Spending on new oil and gas fields has risen 31 percent since 2021, with the companies investing a total $170.4 billion during that period, according to AFP.
However, the IEA said in September that given the development of renewable energies, there is no need to invest in new reserves of coal, oil or natural gas.
Since then, oil prices have retreated below the $100-threshold, for the most part, but fears of further tightening supplies, against stronger demand fan the fire of concern.

All of the major oil companies, including shell, are investing in hydrocarbon fields to diversify sources as oil prices fluctuate due to tightening supplies after Saudi Arabia and Russia announced maintaining cuts until the end of the year - Shutterstock
Oil prices rose Wednesday on the heels of stronger-than-expected economic data from China, and prospects of the Chinese economy recovering seemed more viable, with economists expecting the world’s second-largest economy to hit its 5 percent growth target for 2023. Especially after the government announced it is considering additional funds to support the debt-laden property sector.
Meanwhile, Saudi Arabia and Russia have both announced maintaining oil cuts until the end of the year, which is tightening supply and bolstering oil prices.
Overall, companies and hydrocarbon reliant countries are looking for other sources of fossil fuel to shore up their energy needs for the coming years. Instead of relying on Saudi Arabia and Russia, and their oil-producers’ club.
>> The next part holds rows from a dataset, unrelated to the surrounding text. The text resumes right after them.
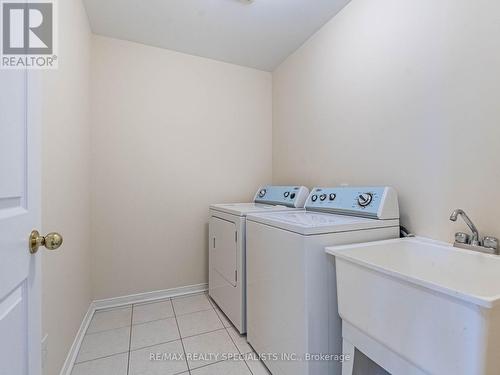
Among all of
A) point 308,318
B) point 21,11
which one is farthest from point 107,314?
point 21,11

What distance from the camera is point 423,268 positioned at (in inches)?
33.8

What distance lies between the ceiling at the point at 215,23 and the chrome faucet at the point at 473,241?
5.51 ft

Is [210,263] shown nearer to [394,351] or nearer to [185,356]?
[185,356]

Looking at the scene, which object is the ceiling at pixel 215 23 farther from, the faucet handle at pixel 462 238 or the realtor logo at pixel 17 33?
the faucet handle at pixel 462 238

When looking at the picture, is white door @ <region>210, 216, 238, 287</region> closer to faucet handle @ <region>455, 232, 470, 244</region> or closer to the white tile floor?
the white tile floor

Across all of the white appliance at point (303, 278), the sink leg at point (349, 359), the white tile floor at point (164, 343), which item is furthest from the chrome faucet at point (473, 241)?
the white tile floor at point (164, 343)

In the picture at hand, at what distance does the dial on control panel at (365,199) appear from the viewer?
1437mm

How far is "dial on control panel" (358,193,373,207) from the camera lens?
1437 millimetres

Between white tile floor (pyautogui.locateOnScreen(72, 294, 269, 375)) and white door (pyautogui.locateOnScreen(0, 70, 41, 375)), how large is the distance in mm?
830

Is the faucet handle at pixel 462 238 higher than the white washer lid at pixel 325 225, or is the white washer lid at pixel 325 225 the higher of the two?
the white washer lid at pixel 325 225

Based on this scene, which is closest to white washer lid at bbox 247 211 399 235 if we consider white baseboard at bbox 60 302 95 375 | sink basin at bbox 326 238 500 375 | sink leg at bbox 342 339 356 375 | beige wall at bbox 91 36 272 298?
sink basin at bbox 326 238 500 375

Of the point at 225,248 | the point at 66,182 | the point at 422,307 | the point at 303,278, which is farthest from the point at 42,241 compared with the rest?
the point at 225,248

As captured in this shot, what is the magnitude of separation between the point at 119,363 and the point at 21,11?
1.79 metres

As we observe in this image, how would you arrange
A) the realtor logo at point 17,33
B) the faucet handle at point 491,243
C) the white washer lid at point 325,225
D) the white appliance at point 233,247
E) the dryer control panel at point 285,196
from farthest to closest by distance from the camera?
the dryer control panel at point 285,196 < the white appliance at point 233,247 < the white washer lid at point 325,225 < the faucet handle at point 491,243 < the realtor logo at point 17,33
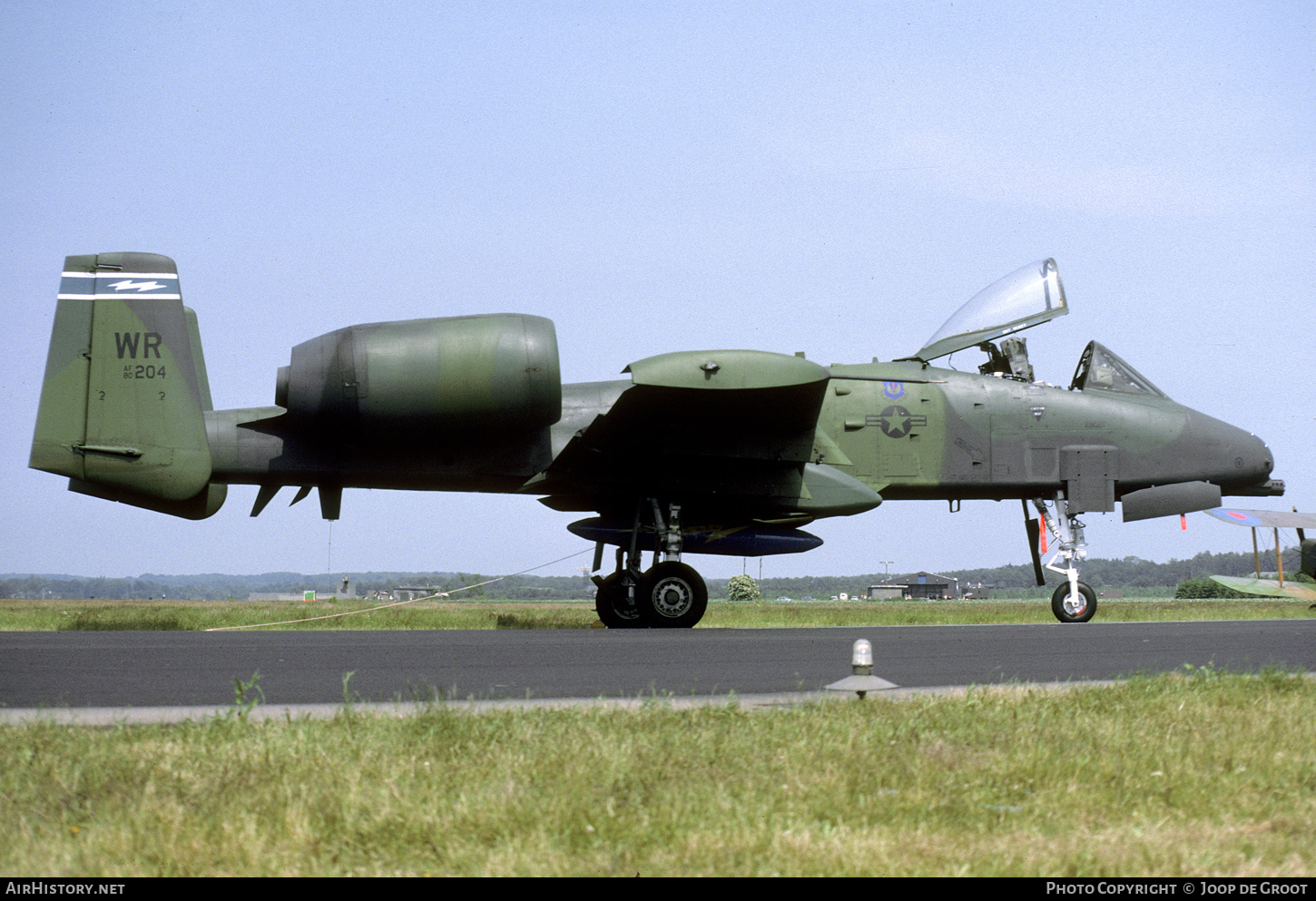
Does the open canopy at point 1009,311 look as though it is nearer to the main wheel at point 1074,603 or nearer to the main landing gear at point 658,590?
the main wheel at point 1074,603

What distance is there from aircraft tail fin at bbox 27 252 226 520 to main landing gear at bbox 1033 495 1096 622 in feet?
41.9

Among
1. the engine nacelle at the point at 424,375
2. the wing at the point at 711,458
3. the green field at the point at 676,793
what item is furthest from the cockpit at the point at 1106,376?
the green field at the point at 676,793

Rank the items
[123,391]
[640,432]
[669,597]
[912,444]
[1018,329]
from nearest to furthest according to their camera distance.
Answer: [123,391] < [640,432] < [669,597] < [912,444] < [1018,329]

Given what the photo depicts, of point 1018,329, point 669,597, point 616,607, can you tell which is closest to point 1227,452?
point 1018,329

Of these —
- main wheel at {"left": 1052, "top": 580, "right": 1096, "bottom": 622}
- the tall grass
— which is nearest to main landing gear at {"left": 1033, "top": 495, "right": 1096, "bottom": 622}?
main wheel at {"left": 1052, "top": 580, "right": 1096, "bottom": 622}

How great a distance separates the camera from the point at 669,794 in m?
4.23

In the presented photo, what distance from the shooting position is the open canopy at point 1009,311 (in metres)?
17.0

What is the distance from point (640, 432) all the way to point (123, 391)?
675 centimetres

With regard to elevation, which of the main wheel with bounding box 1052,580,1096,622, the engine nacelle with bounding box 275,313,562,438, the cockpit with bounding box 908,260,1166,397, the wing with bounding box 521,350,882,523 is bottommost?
the main wheel with bounding box 1052,580,1096,622

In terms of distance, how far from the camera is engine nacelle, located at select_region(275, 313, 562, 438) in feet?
43.7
Urgewald's report highlighted three Chinese companies, China National Petroleum Corporation (CNPC), CNOOC and Sinopec, as well as the national Saudi company Aramco, Mexico's Pemex, the US's Pioneer Natural Resources, and the Anglo-Dutch company Shell.
According to the report, 1,023 companies plan infrastructure projects for the transport of fossil fuels, such as pipelines and liquefied natural gas terminals.
Urgewald estimates that 539 companies – Including Saudi Aramco, QatarEnergy and Russia's Gazprom are preparing to produce an extra 230 billion barrels of oil in the next one to seven years.
Notably, rising oil prices since Russia invaded Ukraine have caused energy costs to skyrocket, stoking a tidal wave of inflation on a global scale.